This sounds reasonably simple. In a corporate network, it most certainly is - all of the workstations have a straight shot to the server. Once you need to connect machines to the server that are located outside of the corporate server, things get a little more complicated… but only a little. There are a couple of tried and true ways to handle this, as well. You can either use a VPN (i.e. have the client log into the corporate network in its entirety from the remote location before accessing the corporate network) or you can use a set of pre-defined protocols that provide differing access rights to various resources from a public interface (i.e. SMTP, POP, IMAP, etc.). The first approach is somewhat akin to astral planing into your office. The second approach is somewhat akin to calling the office on the phone and asking for your messages. Unfortunately, there’s one small hitch: Until relatively recently, though there have been plenty of standards that deal with e-mail, there haven’t been any that deal with calendar appointments and contacts. That’s slowly changing (iCal, for example), but we still have a long ways to go on that front. So, more often than not, you either have to use a VPN or use some clever chicanery (RPC over HTTP) to get the job done. The drawback, of course, is that, with a VPN, unless your sysadmin is both very good and very cautious, you have access to everything remotely that you would have access to in the office, which may or may not be a smart idea.

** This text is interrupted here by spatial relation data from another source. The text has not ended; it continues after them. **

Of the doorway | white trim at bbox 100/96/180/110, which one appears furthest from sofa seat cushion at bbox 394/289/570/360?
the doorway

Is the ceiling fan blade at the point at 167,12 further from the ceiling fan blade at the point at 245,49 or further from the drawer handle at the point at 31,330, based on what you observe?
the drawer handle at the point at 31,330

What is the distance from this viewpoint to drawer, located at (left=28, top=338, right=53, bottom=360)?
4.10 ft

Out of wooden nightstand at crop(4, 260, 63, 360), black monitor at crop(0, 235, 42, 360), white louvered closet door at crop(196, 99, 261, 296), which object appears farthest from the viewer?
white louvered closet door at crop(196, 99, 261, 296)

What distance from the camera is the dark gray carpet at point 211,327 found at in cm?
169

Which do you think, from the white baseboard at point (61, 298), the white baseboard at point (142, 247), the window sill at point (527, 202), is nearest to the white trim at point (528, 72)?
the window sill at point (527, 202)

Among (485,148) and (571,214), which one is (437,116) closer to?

Let’s throw smart phones into the mix.

In an ideal world, smart phones should…

1. Only have access to what they can use.
2. Behave similarly to a normal client.

For example, you probably don’t want to give a smart phone access to that expensive accounting package that you have access to in the office - it couldn’t run that program even if you wanted it to. More importantly, you probably don’t want it to even have access to those files - their size alone may brick your phone. This pretty effectively rules out a VPN; there’s just too much that can go wrong. However, we still want it to behave similarly as any other client would, meaning that we want it to talk directly with the server - we just want to have the phone and the server tell each other just enough to get the mail, appointments, and contacts across.

Makes sense so far, right?

Well, a little company called Research in Motion created a device called the Blackberry that “solved” this problem. How, you ask? Easy:

First, you install a piece of software on the server that contains all of these appointments. The software then listens in on what the server is doing and, whenever there is a change, sends out that change to some servers owned by RIM. RIM, upon receipt of those changes, sends them to the smart phone’s provider. The provider then sends these changes to the phone. The process of getting information back on to the server is the inverse of what was just described - cell provider, RIM, RIM software, mail server.

Clear as mud, right?

By comparison, let’s try the Microsoft way:

Your phone has a piece of software that talks to the server directly using a set of well defined protocols (HTTP, mostly - the same stuff you’re using to read this blog right now). When information changes on the server, the server sends out a notification to anyone that it knows has logged in recently. The phone and the server talk directly to each other.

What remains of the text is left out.